Extract the stretch from "To do that would" through "treatment and care." in the news article below, copying it word for word.

_Given text_:
════════════════
News & Messages

‘A light of hope’

UNC Horizons’ new state-of-the-art facility is a place where women and children go to heal, and the program’s intergenerational, multi-disciplinary approach to healing holds the key to help women and children around the world, said Hendrée Jones, the program’s executive director.

UNC Horizons is a world leader in treating women with substance use disorder and also addressing and treating underlying trauma while keeping the women with their children.

“I think we have a moral mandate to share what we are doing,” Jones said. “We see ourselves, in this opioid epidemic era, as a light of hope.”

Jones spoke at the University of North Carolina at Chapel Hill’s Board of Trustee meeting on May 25.

UNC Horizons started with two employees in 1994. Now, 70 employees treat 230 women every year. The program’s new facility in Carrboro, North Carolina, opened in April and includes patient rooms for prenatal care, substance use disorder treatment and psychiatric care. It also includes a five-star Early Head Start child development center, and career counseling and housing assistance are also available at the facility.

At the trustees meeting, Chancellor Carol L. Folt asked Jones what her bigger dream for the program might be. Jones said she wanted to make the treatment that Horizons can provide “as accessible as McDonald’s.”

To do that would require packaging Horizons into small, medium and large models, Jones said.

With the small model, health care providers would get a how-to manual of Horizons’ best practices. The medium model would allow providers to come to Chapel Hill for professional training. The large model would have a team of Horizons professionals visit places where new programs are being started.

Already, Jones added, Horizons has become a global leader in the field. The World Health Organization and the United Nations have asked Horizons to be the lead author for international standards for treatment and care.

The trustees also heard from Sarah Strickland and Nehemiah Lawson, both third-year doctoral students at the School of Dentistry and co-presidents of the American Student Dental Association.

“The thing that really distinguishes our school of dentistry is its service and outreach, said Dean Scott S. DeRossi who introduced the two students.

Alumni provide free oral care, education and advocacy in 96 of North Carolina’s 100 counties, in all 50 states and in 12 countries, Strickland said.

Lawson said he participated in this year’s Cleft Palate Gallop, the annual 5k run and 1.2 mile family-fun walk that has raised more than $40,000 to benefit patients at the school’s Craniofacial Center since 2008.

The school’s total in-kind service last year exceeded $4.1 million, he added.

In other action, incoming student body president Elizabeth Adkins, a junior political science and journalism major from Fayetteville, North Carolina, was sworn into office.

The board also passed a resolution honoring departing trustee Don Curtis. Folt told Curtis how much she appreciated the “tap on the shoulder” or the “twinkle in the eye” he always provided when it was most needed. “That’s who you are, and you have done that for every single of us,” Folt said.

Outgoing faculty chair Bruce Cairns and outgoing Employee Forum chair Charles Streeter also received a standing ovation for their service. Folt said both have been “amazing, selfless wonderful leaders.”

Finally, Dwight D. Stone spoke of the “tremendous honor” it had been for him to lead the Board of Trustees as he completed his second and final term as chair. “For a small town boy from eastern North Carolina, it has truly been one of the highlights of my life to be entrusted to help lead this great university, this place I love – that we all love,” Stone said.

Haywood D. Cochrane is scheduled to become the new chair in July.
════════════════
_Given data_:
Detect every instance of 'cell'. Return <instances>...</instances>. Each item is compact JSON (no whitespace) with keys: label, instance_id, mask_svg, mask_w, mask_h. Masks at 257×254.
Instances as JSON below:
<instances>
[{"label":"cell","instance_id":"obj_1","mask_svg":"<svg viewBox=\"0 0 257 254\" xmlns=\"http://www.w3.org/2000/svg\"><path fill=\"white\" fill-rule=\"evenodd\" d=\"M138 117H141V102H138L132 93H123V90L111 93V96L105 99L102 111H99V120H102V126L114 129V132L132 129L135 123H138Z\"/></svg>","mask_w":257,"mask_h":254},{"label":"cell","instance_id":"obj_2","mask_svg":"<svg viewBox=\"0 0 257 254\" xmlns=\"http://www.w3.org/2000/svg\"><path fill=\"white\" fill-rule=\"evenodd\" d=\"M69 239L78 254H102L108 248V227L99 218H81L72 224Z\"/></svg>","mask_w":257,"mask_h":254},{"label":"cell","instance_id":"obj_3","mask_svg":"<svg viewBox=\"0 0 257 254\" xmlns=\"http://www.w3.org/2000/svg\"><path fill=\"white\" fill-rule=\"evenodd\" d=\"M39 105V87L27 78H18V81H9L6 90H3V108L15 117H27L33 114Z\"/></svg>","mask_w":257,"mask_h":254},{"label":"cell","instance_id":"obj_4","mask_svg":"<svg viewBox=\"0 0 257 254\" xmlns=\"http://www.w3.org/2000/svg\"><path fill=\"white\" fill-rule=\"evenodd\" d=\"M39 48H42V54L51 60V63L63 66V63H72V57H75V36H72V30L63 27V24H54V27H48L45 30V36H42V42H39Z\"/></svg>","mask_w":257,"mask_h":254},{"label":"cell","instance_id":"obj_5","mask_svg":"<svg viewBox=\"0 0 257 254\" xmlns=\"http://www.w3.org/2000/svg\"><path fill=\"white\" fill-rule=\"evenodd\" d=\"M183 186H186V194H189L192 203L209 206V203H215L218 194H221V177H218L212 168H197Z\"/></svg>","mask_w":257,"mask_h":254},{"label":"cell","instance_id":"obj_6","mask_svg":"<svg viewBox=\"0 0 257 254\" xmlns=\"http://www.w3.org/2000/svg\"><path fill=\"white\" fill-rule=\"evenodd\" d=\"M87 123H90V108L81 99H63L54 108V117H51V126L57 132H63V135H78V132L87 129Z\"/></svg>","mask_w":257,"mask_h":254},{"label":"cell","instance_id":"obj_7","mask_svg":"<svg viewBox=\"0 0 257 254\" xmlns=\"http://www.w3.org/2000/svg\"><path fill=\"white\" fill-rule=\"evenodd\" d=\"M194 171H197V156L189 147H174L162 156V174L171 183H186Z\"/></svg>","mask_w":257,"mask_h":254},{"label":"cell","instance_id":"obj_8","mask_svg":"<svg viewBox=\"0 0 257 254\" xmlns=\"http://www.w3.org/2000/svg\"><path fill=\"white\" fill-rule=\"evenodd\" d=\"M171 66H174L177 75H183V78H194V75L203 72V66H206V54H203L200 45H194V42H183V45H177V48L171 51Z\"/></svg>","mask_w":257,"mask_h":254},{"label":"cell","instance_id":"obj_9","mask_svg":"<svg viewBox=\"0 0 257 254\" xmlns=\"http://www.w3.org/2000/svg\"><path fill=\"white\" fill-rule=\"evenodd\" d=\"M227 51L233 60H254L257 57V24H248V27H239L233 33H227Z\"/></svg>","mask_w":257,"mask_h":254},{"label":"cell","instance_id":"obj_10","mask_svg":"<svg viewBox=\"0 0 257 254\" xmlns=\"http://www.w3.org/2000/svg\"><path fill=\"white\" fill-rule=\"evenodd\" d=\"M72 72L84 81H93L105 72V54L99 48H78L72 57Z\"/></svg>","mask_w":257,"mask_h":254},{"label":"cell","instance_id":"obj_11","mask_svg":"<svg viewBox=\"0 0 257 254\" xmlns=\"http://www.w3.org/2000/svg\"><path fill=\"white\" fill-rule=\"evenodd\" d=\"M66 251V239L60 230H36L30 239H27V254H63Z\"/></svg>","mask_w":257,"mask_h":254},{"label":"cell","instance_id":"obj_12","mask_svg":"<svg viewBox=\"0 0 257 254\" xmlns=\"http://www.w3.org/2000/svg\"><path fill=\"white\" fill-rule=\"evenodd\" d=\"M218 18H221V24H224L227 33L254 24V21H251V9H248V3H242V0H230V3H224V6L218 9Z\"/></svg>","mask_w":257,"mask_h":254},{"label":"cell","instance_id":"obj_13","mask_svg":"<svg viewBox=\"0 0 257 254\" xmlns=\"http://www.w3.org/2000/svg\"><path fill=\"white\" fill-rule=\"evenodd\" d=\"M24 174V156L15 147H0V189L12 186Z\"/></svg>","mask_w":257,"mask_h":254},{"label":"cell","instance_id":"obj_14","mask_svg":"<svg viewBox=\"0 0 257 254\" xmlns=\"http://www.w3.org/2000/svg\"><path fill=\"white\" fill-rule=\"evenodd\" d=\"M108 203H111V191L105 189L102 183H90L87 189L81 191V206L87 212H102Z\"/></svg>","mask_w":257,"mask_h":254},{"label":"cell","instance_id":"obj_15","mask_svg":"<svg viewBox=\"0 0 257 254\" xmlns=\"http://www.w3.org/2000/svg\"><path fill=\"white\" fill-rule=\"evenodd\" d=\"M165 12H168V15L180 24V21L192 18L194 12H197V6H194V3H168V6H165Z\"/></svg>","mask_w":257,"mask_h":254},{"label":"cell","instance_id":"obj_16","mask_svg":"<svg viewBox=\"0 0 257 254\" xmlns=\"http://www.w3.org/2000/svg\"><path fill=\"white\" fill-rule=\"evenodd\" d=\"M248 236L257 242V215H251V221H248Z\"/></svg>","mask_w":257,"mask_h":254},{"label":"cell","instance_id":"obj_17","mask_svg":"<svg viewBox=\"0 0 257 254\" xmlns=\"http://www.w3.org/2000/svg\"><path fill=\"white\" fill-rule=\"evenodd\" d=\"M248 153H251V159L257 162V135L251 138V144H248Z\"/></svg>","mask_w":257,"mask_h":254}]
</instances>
════════════════
_Solution for this problem_:
To do that would require packaging Horizons into small, medium and large models, Jones said.

With the small model, health care providers would get a how-to manual of Horizons’ best practices. The medium model would allow providers to come to Chapel Hill for professional training. The large model would have a team of Horizons professionals visit places where new programs are being started.

Already, Jones added, Horizons has become a global leader in the field. The World Health Organization and the United Nations have asked Horizons to be the lead author for international standards for treatment and care.